Microsoft integrated MCP support across Copilot Studio and Azure AI Foundry. Whether enterprise platform vendors will mandate authentication, audit logging, and tool verification as non-optional features, or leave these as configurable options, affects whether MCP deployments inherit security posture from the platform or must build it independently.
The breaches documented in 2025 confirm that MCP systems are governed by the same security principles as traditional software. Whether organizations will treat MCP surfaces with the same seriousness as API gateways, CI/CD pipelines, and Cloud IAM remains to be observed.
Prompt injection remains listed as LLM01 on the OWASP Top 10 for GenAI and Large Language Model Applications. Whether technical mitigations can adequately address a vulnerability class where malicious intent can be encoded in natural language in virtually infinite ways is an open research problem.
Multi-agent systems decompose problems across specialized agents. Google announced the Agent2Agent Protocol in 2025 to enable communication between agentic applications regardless of vendor.

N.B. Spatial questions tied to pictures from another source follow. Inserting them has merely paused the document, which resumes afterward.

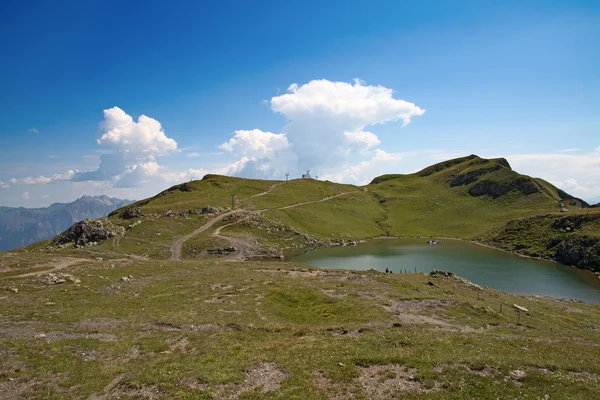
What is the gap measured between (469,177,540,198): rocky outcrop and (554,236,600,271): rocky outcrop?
80.8 m

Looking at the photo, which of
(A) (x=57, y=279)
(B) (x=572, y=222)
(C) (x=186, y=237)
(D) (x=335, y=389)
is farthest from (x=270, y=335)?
(B) (x=572, y=222)

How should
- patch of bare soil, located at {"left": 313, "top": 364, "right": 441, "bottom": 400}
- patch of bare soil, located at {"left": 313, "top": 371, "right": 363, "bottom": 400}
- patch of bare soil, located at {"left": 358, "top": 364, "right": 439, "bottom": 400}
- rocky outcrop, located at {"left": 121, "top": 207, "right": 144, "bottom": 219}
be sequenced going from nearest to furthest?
patch of bare soil, located at {"left": 313, "top": 371, "right": 363, "bottom": 400} → patch of bare soil, located at {"left": 313, "top": 364, "right": 441, "bottom": 400} → patch of bare soil, located at {"left": 358, "top": 364, "right": 439, "bottom": 400} → rocky outcrop, located at {"left": 121, "top": 207, "right": 144, "bottom": 219}

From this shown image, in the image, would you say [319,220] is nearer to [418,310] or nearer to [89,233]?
[89,233]

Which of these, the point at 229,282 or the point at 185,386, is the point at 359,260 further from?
the point at 185,386

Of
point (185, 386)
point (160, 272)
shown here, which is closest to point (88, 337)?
point (185, 386)

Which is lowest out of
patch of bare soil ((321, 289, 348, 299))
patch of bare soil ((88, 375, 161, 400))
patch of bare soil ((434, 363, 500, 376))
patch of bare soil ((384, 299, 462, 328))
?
patch of bare soil ((384, 299, 462, 328))

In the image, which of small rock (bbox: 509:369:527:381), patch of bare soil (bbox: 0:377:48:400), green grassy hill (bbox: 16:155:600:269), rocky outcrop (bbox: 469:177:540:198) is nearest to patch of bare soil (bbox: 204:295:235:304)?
patch of bare soil (bbox: 0:377:48:400)

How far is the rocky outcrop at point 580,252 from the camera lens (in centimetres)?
9075

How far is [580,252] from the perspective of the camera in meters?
94.7

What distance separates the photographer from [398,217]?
18438 centimetres

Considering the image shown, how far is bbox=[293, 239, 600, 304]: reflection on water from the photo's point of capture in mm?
72625

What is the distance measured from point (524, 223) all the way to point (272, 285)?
128 meters

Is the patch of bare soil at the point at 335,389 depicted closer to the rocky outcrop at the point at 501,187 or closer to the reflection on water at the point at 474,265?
the reflection on water at the point at 474,265

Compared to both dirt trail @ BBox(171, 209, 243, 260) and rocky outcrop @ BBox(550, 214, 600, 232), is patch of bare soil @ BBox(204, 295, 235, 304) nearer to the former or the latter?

Whether expanded agent-to-agent communication surfaces create more attack vectors than they solve coordination problems is undefined.
The MCP ecosystem continues to expand. Unofficial registries index over 16,000 MCP servers. The attack surface grows with each new server, each new credential grant, each new tool definition that enters a context window somewhere.
Whether the gap between MCP adoption velocity and MCP governance maturity represents a temporary lag or a structural condition of the protocol's design remains unresolved.
The absence of agreed-upon governance artifacts for MCP does not delay accountability. It ensures that accountability will be assigned retroactively, under breach conditions, using standards that do not yet exist.
This record establishes the observable baseline for MCP-related control-plane exposure as of January 2026.